**Material to process**
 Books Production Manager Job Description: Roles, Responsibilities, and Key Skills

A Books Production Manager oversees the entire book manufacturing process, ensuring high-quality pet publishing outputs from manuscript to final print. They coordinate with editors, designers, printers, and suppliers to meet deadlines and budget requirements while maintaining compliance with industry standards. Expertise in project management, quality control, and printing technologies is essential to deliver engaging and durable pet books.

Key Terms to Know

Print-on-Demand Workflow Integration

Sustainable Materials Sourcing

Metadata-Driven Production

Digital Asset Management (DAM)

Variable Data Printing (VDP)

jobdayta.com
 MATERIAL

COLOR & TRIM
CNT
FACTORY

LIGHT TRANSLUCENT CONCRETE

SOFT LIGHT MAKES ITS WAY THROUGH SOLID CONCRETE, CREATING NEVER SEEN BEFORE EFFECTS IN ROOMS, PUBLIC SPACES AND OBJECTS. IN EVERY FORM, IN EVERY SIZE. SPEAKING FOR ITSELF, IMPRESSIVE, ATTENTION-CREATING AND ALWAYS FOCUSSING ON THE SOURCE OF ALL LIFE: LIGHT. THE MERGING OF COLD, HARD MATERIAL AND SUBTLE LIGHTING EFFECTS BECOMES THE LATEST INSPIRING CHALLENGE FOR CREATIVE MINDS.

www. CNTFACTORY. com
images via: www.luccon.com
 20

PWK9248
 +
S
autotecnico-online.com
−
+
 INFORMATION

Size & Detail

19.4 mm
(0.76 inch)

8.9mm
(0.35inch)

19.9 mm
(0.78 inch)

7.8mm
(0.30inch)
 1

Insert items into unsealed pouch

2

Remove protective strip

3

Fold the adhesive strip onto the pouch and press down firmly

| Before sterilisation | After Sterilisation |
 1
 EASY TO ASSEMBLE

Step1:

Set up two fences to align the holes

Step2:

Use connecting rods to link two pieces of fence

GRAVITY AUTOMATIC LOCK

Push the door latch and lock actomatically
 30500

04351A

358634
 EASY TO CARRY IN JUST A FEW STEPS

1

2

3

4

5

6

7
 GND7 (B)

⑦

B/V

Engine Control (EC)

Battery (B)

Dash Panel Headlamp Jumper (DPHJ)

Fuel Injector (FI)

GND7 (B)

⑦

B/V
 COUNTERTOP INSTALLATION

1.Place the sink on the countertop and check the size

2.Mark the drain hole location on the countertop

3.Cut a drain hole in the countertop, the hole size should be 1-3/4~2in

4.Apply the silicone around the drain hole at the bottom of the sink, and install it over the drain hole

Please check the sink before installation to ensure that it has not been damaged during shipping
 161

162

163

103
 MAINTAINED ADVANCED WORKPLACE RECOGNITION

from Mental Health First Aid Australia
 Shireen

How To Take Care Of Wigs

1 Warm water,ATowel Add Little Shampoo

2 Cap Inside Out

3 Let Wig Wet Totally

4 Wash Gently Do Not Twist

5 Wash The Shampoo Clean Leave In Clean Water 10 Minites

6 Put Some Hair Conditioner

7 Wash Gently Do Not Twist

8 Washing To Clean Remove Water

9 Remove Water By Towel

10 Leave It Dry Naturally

**Your goal**
Could you restate all of the lines above without altering a single word?

**Exercise answer**
 Books Production Manager Job Description: Roles, Responsibilities, and Key Skills

A Books Production Manager oversees the entire book manufacturing process, ensuring high-quality pet publishing outputs from manuscript to final print. They coordinate with editors, designers, printers, and suppliers to meet deadlines and budget requirements while maintaining compliance with industry standards. Expertise in project management, quality control, and printing technologies is essential to deliver engaging and durable pet books.

Key Terms to Know

Print-on-Demand Workflow Integration

Sustainable Materials Sourcing

Metadata-Driven Production

Digital Asset Management (DAM)

Variable Data Printing (VDP)

jobdayta.com
 MATERIAL

COLOR & TRIM
CNT
FACTORY

LIGHT TRANSLUCENT CONCRETE

SOFT LIGHT MAKES ITS WAY THROUGH SOLID CONCRETE, CREATING NEVER SEEN BEFORE EFFECTS IN ROOMS, PUBLIC SPACES AND OBJECTS. IN EVERY FORM, IN EVERY SIZE. SPEAKING FOR ITSELF, IMPRESSIVE, ATTENTION-CREATING AND ALWAYS FOCUSSING ON THE SOURCE OF ALL LIFE: LIGHT. THE MERGING OF COLD, HARD MATERIAL AND SUBTLE LIGHTING EFFECTS BECOMES THE LATEST INSPIRING CHALLENGE FOR CREATIVE MINDS.

www. CNTFACTORY. com
images via: www.luccon.com
 20

PWK9248
 +
S
autotecnico-online.com
−
+
 INFORMATION

Size & Detail

19.4 mm
(0.76 inch)

8.9mm
(0.35inch)

19.9 mm
(0.78 inch)

7.8mm
(0.30inch)
 1

Insert items into unsealed pouch

2

Remove protective strip

3

Fold the adhesive strip onto the pouch and press down firmly

| Before sterilisation | After Sterilisation |
 1
 EASY TO ASSEMBLE

Step1:

Set up two fences to align the holes

Step2:

Use connecting rods to link two pieces of fence

GRAVITY AUTOMATIC LOCK

Push the door latch and lock actomatically
 30500

04351A

358634
 EASY TO CARRY IN JUST A FEW STEPS

1

2

3

4

5

6

7
 GND7 (B)

⑦

B/V

Engine Control (EC)

Battery (B)

Dash Panel Headlamp Jumper (DPHJ)

Fuel Injector (FI)

GND7 (B)

⑦

B/V
 COUNTERTOP INSTALLATION

1.Place the sink on the countertop and check the size

2.Mark the drain hole location on the countertop

3.Cut a drain hole in the countertop, the hole size should be 1-3/4~2in

4.Apply the silicone around the drain hole at the bottom of the sink, and install it over the drain hole

Please check the sink before installation to ensure that it has not been damaged during shipping
 161

162

163

103
 MAINTAINED ADVANCED WORKPLACE RECOGNITION

from Mental Health First Aid Australia
 Shireen

How To Take Care Of Wigs

1 Warm water,ATowel Add Little Shampoo

2 Cap Inside Out

3 Let Wig Wet Totally

4 Wash Gently Do Not Twist

5 Wash The Shampoo Clean Leave In Clean Water 10 Minites

6 Put Some Hair Conditioner

7 Wash Gently Do Not Twist

8 Washing To Clean Remove Water

9 Remove Water By Towel

10 Leave It Dry Naturally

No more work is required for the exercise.